● **SELECTED EXCERPT**
((

To end - a reflection on returning -because what I have detailed here is a cycle of returns, of re-encounters with Marxism - and the return to Marx, it seems to me, is in fact perennial, not particular to this moment - just as capitalist exploitation and unequal society is not particular to this moment - though the analyses and practical activity of a new wave of anti-capitalists or anti-globalists may well be. But if we say that there is a return - to Marx - or of Marx - then unavoidably a danger involved in returning must be confronted. That which returns can look old, slightly askew in a world that has moved on. Or to quote one of Marx's more famous lines, a rehash of some unspecified bit of Hegel - returns and repetitions evoke the pattern of tragedy and farce. And certainly that is the case with the Sex Pistols - there is undoubtedly a farcical return, a cheap attempt to cash in again with a re-release of the single 'God Save the Queen' and a gig - belted out by people who are now fatter, richer (through property speculation in California) - though clearly at least in John Lydon's case still opinionated, for what it's worth, still enacting contradictions. And the CD re-release of God Save the Queen contains the inevitable remix - the track set to a dance beat by Neil Barnes - cynical marketing or the attempt to connect with another layer - just as the discourse and stance of various revolutionary Left groups have shifted to appeal to an anti-capitalist layer.

Perhaps it's better not to talk about it - this farce of the Sex Pistols. But then again, something made the repeated act possible - the pantomime of the Queen continues, 25 more years clocked up, the moment of negation is demanded, is necessary, and doesn't stop being so - even if this particular act of negation is no longer authentic in any way, and only echoes something - but then is the Golden Jubilee anything more than a farcical repeat of the tragedy of the Silvered version.

))

● **TASK REQUIREMENTS**
• 1. For each statement about the reflection on returning to Marx, answer yes or no and quote the words of the text that decide it: (a) the return to Marx is particular to this moment; (b) the CD re-release of 'God Save the Queen' includes a remix set to a dance beat by Neil Barnes; (c) the people performing the Sex Pistols gig are now poorer.
• 2. Extend the reflection on returning to Marx with a further paragraph that picks up after its final sentence.
The lines after this come from a separate source.

● **SOURCE DATA**
((

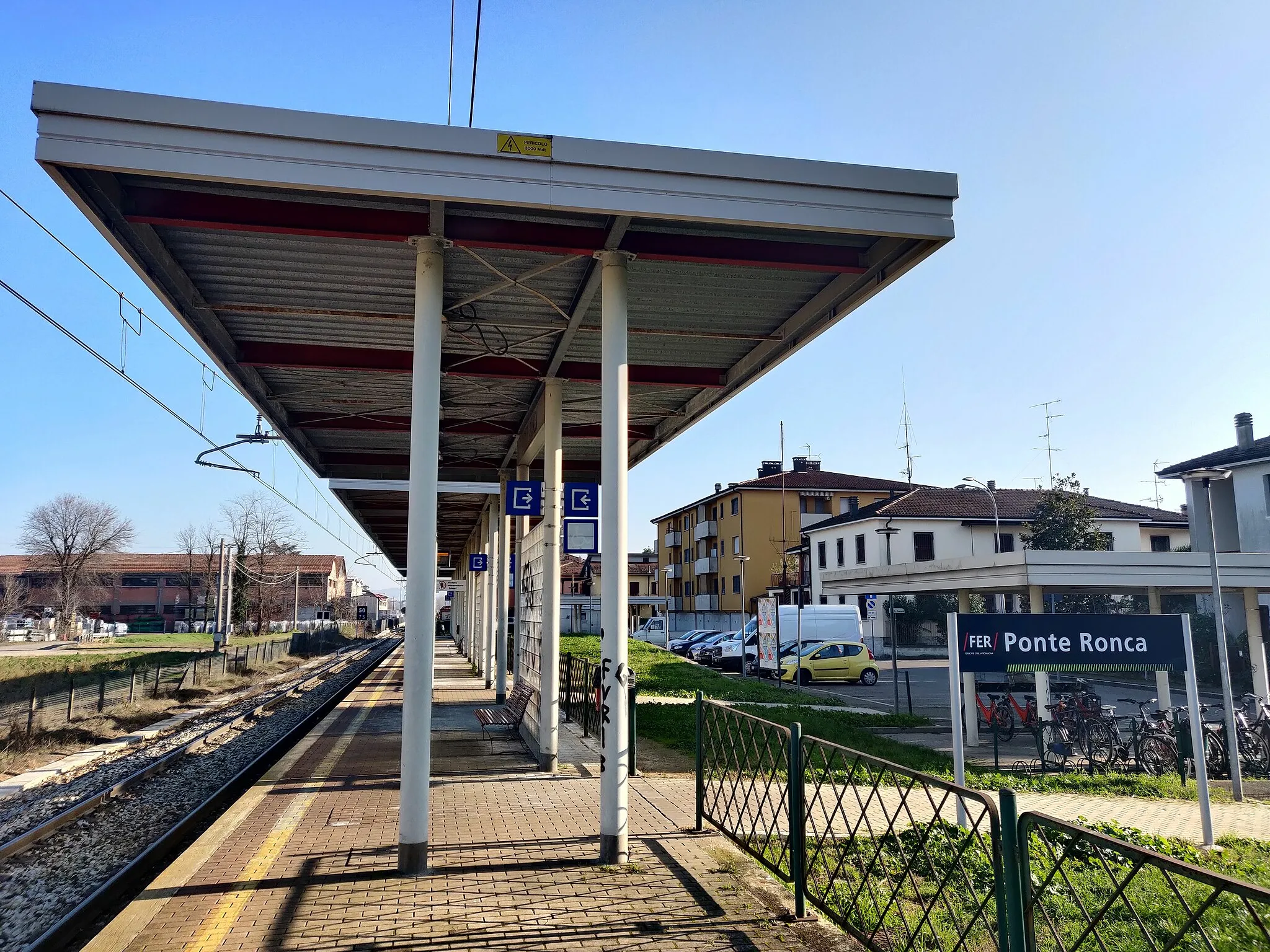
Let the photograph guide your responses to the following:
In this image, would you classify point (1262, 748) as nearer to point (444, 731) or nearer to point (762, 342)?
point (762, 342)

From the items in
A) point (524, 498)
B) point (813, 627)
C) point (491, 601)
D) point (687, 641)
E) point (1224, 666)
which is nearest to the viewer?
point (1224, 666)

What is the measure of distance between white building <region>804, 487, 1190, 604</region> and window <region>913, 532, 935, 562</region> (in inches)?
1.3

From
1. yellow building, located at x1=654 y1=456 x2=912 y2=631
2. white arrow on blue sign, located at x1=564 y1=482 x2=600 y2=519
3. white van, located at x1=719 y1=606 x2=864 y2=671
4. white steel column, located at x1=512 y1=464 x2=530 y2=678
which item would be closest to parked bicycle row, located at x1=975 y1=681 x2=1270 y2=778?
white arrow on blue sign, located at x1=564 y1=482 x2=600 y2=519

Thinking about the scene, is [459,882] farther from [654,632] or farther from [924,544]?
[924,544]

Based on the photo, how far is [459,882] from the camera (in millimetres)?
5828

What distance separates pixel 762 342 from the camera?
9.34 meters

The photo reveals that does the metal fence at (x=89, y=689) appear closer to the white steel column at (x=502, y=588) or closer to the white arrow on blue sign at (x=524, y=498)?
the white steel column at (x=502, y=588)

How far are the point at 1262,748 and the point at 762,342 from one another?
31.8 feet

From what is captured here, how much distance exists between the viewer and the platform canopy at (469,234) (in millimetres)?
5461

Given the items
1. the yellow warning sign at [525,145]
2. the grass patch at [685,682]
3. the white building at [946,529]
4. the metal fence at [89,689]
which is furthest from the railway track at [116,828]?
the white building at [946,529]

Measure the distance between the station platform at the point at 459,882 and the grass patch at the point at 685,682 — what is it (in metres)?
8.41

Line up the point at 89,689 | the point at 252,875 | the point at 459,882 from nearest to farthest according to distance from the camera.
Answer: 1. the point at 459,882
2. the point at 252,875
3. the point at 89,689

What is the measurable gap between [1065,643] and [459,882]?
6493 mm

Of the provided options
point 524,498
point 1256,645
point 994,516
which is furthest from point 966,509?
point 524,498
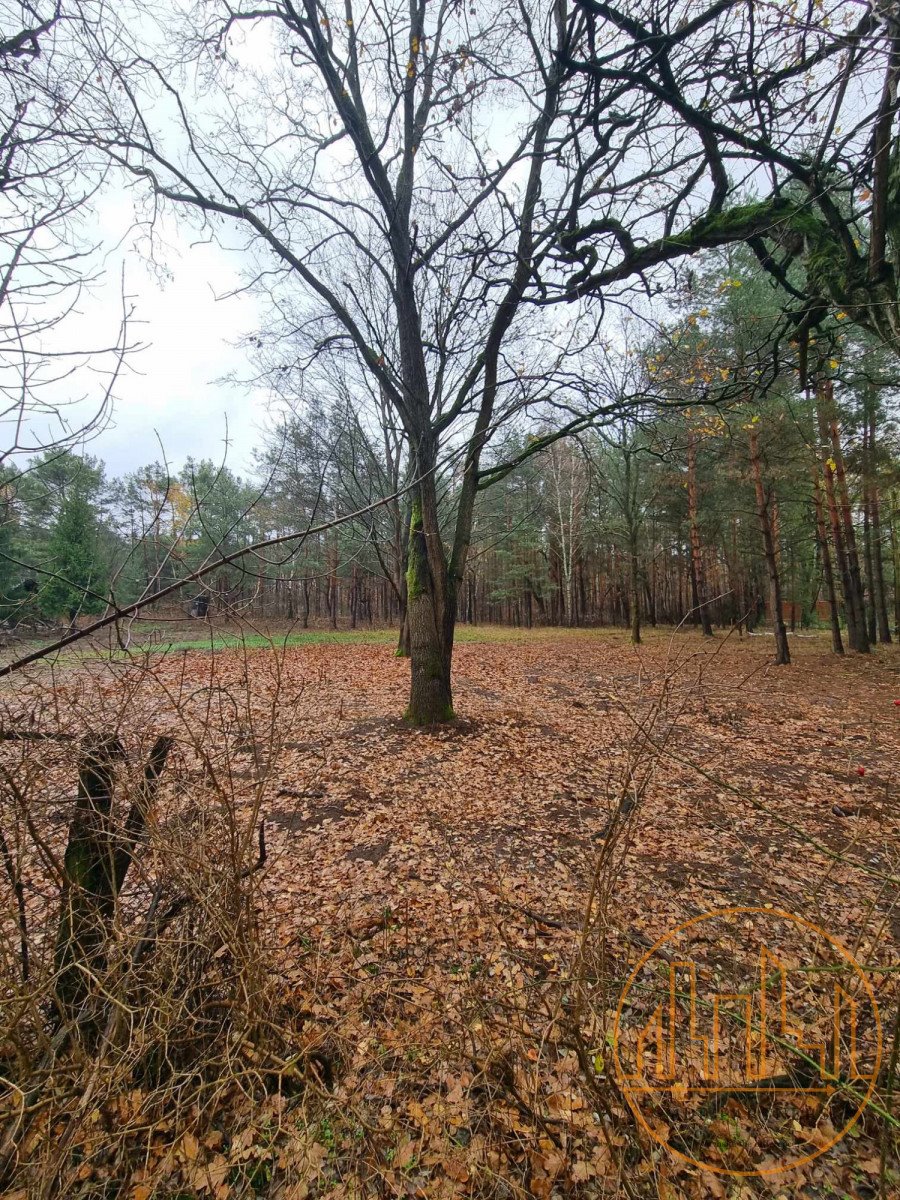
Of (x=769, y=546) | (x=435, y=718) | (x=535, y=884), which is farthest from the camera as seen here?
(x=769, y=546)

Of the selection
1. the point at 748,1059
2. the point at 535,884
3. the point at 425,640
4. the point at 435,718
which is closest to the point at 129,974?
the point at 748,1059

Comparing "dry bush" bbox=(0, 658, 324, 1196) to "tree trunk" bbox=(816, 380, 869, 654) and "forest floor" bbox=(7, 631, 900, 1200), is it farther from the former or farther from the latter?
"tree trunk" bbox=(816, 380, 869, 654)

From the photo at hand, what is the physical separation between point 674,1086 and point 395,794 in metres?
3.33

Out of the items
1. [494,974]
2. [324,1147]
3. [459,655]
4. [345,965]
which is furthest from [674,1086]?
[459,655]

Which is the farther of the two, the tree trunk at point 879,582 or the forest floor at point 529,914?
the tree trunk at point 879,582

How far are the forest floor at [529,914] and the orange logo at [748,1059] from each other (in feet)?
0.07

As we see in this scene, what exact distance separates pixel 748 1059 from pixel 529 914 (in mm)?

))

● **EXERCISE RESPONSES**
• 1.
(a) No: "the return to Marx, it seems to me, is in fact perennial, not particular to this moment"
(b) Yes: "the track set to a dance beat by Neil Barnes"
(c) No: "belted out by people who are now fatter, richer"

• 2.
But I have not spoken to the comparative question of why cultural Marxism in Britain - why philosophical Marxism in France. All I can say is that there has been a cultural aspect to postwar British Marxism - be it in its academic form of Cultural Studies and related disciplines or be it in the practical politically organised activities of Rock Against Racism and the like. Its cultural aspect meant it was not just a matter of isolated discussions on method but that action - practical realisation - was crucial. This expands more broadly into cultural practice. So if we think crudely and comparatively for a moment, the civil rights movement Mad Pride has, through its Hackney anarcho-Marxist activities, translated the arcane aspects of Surrealism into something politically useful and mobilising, just as Punk extended the reach of the situationists by breaking through their clique mentality into DIY and self-activity. Is the British twist the peculiar efforts to massify the avant-garde - and thereby connect theory to working class practice - and because this is class politics, this occurs not through consensus but through public moments of rupture, which split apart as much as they conjoin. In this regard, I anticipate, if there is another return of Marx, that British cultural Marxism will be nothing if it does not find its living, seething embodiment.